ACEP cautions government over plans to build nuclear plant

Emmanuel Armah-Kofi Buah, Minister for Energy and Petroleum

Emmanuel Armah-Kofi Buah, Minister for Energy and Petroleum






The African Centre for Energy Policy (ACEP) is advising government not to go ahead with plans to build a nuclear plant.

Energy and Petroleum Minister, Emmanuel Armah Kofi Buah told Joy News that government is looking at constructing the plant for power generation by 2022.

According to him, the move has been necessitated by the country’s rising energy needs.

“We have to put in place a legal framework meeting all international standards. We have to work and to ensure that we have done a very extensive environmental impact. We have to work on the process of licensing and make sure we …meet all the international protocols…,” he explained.

The Energy and Petroleum minister added that the country’s quest to construct the nuclear plant is “for peaceful purposes to help grow our economy.”

He added that, “It is very clear that access to electricity is now a critical constraint that we will really prevent our country from getting to where we want to be,” considering the fact that the country has exhausted all its big rivers.

But ACEP’s Director of Research, John Peter Amewu has warned that, it is not advisable to go ahead with the proposal, considering the cost and risks associated with such plants.
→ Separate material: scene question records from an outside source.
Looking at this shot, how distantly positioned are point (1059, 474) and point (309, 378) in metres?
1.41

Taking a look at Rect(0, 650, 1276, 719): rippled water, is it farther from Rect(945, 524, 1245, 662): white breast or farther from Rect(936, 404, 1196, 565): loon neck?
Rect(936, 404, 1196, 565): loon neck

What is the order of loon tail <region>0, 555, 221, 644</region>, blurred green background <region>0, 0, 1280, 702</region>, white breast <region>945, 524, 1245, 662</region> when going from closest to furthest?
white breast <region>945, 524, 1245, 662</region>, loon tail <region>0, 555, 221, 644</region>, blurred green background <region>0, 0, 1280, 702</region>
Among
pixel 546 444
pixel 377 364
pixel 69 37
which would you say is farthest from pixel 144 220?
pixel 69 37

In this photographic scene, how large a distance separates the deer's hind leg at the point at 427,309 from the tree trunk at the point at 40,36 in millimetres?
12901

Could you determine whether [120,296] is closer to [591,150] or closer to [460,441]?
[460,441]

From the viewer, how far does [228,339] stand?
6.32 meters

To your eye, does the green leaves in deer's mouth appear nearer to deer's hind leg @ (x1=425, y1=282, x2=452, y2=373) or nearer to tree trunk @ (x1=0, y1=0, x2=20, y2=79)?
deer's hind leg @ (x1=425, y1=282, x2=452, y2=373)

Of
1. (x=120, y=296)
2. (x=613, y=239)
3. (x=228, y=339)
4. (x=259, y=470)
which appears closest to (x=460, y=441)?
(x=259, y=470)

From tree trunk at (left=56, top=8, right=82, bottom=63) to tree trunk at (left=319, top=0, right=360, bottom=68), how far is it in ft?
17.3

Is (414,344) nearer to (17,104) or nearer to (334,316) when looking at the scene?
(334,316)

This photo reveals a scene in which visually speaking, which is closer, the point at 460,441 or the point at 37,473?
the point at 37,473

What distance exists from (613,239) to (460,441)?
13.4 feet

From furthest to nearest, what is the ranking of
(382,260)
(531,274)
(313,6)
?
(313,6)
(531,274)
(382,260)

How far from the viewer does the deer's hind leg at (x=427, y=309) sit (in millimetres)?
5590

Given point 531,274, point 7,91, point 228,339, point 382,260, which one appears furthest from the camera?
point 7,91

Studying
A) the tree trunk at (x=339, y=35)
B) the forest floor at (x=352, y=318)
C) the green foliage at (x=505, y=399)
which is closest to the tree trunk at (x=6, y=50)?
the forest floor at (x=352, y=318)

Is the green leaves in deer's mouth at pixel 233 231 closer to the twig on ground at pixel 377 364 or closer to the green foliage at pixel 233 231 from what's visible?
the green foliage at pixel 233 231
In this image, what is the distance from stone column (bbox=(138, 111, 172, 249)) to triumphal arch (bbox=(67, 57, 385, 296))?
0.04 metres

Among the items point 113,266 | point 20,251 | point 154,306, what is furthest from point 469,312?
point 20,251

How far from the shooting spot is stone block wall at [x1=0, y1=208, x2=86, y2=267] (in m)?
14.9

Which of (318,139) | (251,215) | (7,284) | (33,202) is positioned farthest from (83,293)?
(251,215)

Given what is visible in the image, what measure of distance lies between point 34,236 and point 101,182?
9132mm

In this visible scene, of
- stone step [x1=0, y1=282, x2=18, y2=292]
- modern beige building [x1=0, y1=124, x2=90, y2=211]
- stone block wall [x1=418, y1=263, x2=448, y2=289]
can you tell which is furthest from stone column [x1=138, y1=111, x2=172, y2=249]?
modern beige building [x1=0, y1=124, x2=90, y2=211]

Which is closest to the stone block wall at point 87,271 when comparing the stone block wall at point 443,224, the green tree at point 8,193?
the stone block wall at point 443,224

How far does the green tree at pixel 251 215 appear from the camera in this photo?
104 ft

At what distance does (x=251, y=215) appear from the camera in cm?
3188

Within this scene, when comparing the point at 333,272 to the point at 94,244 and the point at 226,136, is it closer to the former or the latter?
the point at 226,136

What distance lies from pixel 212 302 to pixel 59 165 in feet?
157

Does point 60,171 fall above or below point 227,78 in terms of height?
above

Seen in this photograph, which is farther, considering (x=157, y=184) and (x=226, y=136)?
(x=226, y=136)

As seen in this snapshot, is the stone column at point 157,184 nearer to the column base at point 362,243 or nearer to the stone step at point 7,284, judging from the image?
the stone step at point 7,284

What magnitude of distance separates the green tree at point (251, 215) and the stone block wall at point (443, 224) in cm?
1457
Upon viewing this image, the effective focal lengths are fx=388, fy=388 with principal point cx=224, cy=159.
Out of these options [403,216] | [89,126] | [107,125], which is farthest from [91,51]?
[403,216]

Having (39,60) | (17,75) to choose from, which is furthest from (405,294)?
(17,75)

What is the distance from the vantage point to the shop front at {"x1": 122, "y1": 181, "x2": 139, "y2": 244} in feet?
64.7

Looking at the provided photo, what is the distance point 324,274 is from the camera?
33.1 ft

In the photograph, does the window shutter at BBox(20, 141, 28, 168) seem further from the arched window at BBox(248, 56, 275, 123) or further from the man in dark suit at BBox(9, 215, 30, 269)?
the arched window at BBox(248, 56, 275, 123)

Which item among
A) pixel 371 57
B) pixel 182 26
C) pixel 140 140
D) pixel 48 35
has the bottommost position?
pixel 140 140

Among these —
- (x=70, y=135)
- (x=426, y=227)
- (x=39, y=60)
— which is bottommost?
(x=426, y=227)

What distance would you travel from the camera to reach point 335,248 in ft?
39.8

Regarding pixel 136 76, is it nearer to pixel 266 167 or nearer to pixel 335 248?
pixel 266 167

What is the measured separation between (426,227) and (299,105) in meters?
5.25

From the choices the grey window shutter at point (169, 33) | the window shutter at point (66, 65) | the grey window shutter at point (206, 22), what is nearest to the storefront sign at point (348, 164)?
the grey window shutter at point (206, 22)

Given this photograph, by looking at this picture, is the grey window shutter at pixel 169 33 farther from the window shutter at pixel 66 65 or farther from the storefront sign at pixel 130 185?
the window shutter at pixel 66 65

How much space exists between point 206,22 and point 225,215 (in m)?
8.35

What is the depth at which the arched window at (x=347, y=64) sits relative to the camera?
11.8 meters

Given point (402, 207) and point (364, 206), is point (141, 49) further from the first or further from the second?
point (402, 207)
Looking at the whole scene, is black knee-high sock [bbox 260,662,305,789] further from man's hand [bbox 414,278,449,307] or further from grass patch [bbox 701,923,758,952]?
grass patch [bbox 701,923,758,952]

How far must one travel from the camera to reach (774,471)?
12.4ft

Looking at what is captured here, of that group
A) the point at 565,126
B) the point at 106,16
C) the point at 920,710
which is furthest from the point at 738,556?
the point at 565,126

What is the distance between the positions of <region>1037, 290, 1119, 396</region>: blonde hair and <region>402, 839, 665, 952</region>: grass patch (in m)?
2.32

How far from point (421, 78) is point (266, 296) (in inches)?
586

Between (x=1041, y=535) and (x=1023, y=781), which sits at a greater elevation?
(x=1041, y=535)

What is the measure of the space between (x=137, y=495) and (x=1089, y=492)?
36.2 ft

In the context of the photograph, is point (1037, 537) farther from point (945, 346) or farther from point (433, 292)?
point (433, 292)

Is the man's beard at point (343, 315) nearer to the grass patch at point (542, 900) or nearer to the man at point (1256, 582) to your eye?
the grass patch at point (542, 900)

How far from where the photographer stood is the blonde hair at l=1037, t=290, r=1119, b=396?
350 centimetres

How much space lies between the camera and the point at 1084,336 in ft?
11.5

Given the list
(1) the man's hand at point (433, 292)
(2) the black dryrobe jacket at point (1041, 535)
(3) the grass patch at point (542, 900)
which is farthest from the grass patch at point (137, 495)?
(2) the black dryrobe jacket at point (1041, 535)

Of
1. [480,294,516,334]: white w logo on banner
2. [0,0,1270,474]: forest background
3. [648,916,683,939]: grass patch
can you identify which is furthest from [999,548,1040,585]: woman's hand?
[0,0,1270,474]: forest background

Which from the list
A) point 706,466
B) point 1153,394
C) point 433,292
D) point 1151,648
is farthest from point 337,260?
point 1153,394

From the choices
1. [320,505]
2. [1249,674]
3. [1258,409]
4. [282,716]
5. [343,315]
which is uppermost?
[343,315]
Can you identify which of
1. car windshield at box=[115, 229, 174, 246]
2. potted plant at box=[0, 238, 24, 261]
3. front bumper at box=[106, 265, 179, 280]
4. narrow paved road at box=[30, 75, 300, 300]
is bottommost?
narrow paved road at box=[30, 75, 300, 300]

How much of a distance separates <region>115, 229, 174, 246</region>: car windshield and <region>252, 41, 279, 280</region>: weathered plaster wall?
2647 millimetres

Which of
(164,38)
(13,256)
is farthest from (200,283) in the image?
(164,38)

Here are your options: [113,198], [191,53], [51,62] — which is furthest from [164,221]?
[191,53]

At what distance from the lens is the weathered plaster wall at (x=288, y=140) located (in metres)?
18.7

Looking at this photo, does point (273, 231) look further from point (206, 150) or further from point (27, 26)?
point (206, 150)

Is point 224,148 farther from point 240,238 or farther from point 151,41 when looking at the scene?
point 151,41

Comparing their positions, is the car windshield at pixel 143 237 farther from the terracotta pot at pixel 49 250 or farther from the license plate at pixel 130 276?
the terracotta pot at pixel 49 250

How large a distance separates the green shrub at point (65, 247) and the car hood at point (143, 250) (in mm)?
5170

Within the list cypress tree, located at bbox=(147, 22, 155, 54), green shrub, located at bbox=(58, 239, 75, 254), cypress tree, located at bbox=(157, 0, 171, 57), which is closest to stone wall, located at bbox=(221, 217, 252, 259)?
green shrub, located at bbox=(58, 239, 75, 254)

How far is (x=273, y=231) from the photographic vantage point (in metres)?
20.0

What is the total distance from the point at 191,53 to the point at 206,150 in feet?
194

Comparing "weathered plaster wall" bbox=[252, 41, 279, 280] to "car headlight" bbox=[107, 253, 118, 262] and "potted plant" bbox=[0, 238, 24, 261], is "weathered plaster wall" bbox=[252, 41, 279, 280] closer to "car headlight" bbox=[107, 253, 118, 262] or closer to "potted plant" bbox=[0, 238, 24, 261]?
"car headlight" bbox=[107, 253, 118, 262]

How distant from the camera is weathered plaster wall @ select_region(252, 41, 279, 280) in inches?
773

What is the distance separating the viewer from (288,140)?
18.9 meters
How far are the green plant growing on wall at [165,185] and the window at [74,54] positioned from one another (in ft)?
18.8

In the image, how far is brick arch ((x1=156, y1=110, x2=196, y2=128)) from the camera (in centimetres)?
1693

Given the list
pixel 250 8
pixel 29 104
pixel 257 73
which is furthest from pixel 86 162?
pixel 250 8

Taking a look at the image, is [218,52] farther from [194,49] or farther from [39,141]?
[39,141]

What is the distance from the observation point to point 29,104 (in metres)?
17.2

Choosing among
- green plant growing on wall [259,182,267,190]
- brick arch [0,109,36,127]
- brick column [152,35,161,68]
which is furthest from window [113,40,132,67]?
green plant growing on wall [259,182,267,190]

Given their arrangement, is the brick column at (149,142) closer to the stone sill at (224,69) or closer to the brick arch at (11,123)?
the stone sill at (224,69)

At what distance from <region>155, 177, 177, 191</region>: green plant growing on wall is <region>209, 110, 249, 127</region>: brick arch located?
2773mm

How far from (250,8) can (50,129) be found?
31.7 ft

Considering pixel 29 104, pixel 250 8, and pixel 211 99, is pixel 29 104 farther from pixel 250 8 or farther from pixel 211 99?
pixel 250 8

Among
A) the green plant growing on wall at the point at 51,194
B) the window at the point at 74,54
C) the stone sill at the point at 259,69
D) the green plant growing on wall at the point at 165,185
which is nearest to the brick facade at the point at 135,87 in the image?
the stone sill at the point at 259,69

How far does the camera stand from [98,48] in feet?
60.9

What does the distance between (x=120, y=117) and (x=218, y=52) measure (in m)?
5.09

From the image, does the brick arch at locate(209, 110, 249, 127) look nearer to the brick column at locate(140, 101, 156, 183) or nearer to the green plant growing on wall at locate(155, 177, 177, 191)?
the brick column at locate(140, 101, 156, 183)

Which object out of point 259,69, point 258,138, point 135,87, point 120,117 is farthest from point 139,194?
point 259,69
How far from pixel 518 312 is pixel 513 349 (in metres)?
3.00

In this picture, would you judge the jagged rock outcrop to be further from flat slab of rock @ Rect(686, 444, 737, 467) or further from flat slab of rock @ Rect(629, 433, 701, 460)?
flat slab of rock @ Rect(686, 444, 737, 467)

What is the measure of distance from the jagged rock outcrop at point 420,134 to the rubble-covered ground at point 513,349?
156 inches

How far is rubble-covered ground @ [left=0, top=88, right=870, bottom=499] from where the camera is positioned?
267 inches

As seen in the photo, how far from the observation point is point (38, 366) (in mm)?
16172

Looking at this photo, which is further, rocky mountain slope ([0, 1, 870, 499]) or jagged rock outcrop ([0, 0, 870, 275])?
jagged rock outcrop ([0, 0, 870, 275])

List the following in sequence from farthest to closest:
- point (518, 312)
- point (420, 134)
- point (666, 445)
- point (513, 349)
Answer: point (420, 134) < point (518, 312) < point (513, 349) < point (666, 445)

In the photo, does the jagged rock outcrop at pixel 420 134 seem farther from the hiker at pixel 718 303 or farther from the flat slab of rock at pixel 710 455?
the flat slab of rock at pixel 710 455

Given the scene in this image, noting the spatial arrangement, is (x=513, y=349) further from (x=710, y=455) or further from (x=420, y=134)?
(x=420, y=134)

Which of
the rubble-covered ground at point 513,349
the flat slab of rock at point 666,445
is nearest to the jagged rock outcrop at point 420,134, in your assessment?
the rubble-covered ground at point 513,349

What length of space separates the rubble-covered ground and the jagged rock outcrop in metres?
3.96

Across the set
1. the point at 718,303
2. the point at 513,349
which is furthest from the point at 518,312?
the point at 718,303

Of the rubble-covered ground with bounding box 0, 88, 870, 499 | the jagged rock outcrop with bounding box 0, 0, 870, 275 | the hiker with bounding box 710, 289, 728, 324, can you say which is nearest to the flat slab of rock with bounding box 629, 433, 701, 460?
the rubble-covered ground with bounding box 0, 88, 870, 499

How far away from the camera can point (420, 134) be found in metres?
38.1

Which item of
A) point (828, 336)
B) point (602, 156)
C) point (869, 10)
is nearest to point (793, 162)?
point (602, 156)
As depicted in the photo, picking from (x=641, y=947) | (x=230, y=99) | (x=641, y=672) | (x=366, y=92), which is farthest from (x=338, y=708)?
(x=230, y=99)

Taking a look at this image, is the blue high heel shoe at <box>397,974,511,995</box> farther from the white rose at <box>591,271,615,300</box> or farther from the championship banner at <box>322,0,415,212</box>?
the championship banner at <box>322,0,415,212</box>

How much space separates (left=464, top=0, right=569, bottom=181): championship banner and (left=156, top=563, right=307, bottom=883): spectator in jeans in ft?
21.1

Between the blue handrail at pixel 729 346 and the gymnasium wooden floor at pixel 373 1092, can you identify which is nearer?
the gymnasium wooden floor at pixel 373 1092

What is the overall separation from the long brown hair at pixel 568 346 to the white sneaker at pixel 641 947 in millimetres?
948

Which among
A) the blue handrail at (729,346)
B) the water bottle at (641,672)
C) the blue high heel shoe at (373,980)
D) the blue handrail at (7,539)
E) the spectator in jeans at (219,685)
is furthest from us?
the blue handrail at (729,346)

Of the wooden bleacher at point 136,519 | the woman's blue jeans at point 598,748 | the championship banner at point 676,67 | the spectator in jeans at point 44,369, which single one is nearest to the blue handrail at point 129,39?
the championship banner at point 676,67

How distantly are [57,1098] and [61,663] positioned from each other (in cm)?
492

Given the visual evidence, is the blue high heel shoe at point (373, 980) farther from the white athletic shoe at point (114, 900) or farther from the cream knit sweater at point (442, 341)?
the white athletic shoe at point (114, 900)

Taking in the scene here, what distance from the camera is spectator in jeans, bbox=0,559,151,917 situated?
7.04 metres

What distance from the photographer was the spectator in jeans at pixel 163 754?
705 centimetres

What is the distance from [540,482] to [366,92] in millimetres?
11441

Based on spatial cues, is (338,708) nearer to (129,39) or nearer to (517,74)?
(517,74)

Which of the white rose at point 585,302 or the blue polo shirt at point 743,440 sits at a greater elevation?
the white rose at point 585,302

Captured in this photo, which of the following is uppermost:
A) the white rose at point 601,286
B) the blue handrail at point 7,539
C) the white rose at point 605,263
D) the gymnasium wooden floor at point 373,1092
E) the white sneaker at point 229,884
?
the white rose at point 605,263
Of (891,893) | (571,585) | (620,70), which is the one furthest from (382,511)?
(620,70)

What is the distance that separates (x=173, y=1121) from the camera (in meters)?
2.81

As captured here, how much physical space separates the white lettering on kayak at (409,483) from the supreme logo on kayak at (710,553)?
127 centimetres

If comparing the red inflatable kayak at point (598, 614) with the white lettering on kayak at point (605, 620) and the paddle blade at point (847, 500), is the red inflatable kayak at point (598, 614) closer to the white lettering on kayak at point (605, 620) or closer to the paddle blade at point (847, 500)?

Speaking to Joy News, he said, “[Considering] the fallout from Japan, we don’t think as an emerging country like Ghana we should begin to copy those examples when those countries are already going out from the nuclear practice.

“So we think that if that investment could be made available to address some of the problems that we have now, making the regulatory framework very feasible for investors to invest in exploration activities. There is reliable information of sufficient deposits of gas reserves in our offshore…”

John Peter Amewu advised that, if the country can invest in deeper exploration to make available fossil fuel, “we can use offal fuel to power our combine gas turbines that we have currently in the country and that is safer to us than going to nuclear.”

“We think nuclear is not the solution, the cost is so much, the risk in terms of the fallout we witnessed from Japan should not be something that a country like Ghana should copy,” he warned.